[Data extracted from a collection]

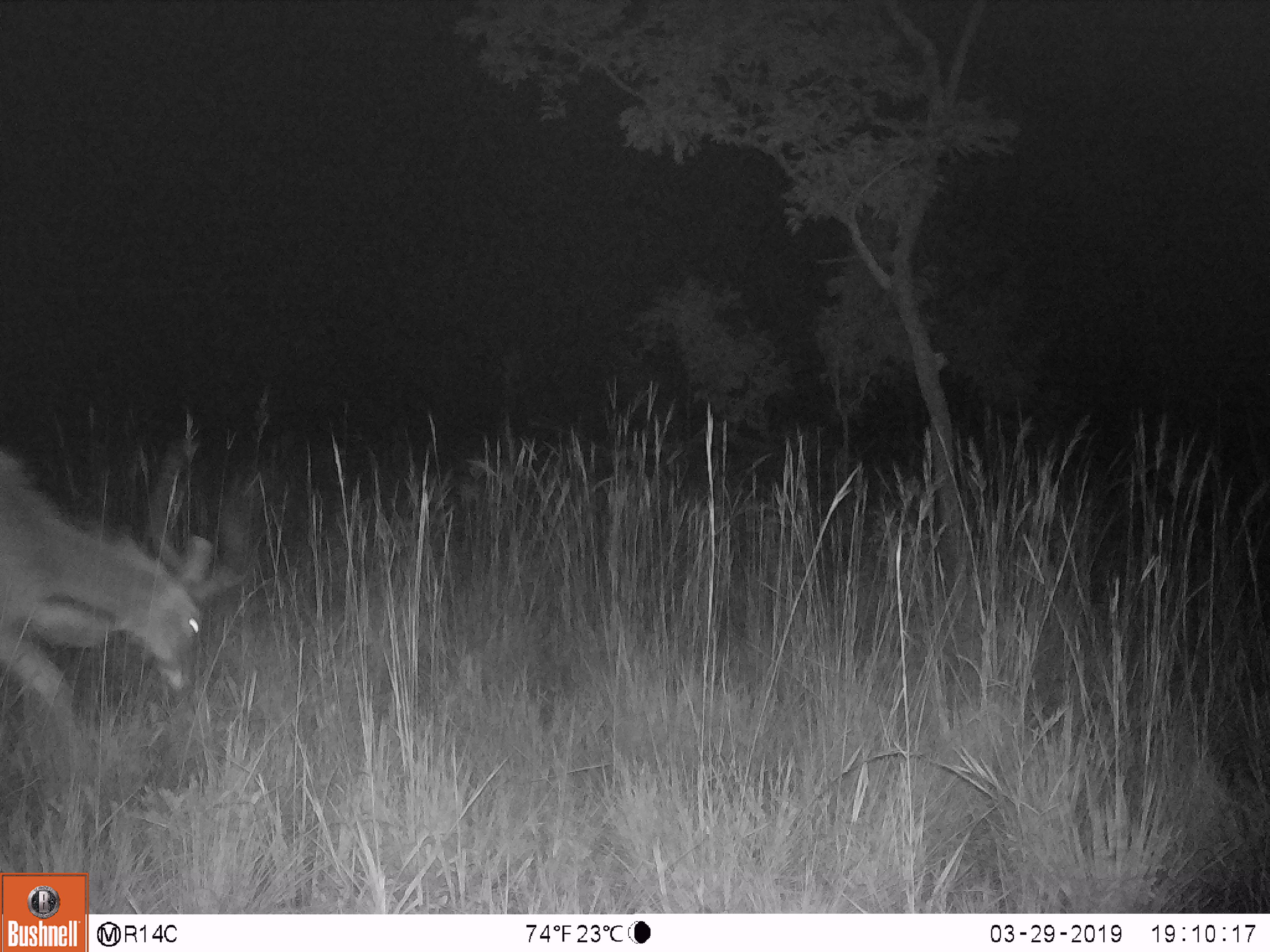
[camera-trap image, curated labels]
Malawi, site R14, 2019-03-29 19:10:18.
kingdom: Animalia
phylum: Chordata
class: Mammalia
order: Artiodactyla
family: Bovidae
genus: Tragelaphus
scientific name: Tragelaphus strepsiceros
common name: greater kudu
Greater kudu (Tragelaphus strepsiceros), count 1.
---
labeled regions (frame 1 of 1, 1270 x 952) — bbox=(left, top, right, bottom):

WHAT IS NEEDED:
Could you retype exactly the lines above from the one containing "family: Bovidae" through the last line of the records, both included, and nothing else?

SOLVED EXERCISE:
family: Bovidae
genus: Tragelaphus
scientific name: Tragelaphus strepsiceros
common name: greater kudu
Greater kudu (Tragelaphus strepsiceros), count 1.
---
labeled regions (frame 1 of 1, 1270 x 952) — bbox=(left, top, right, bottom):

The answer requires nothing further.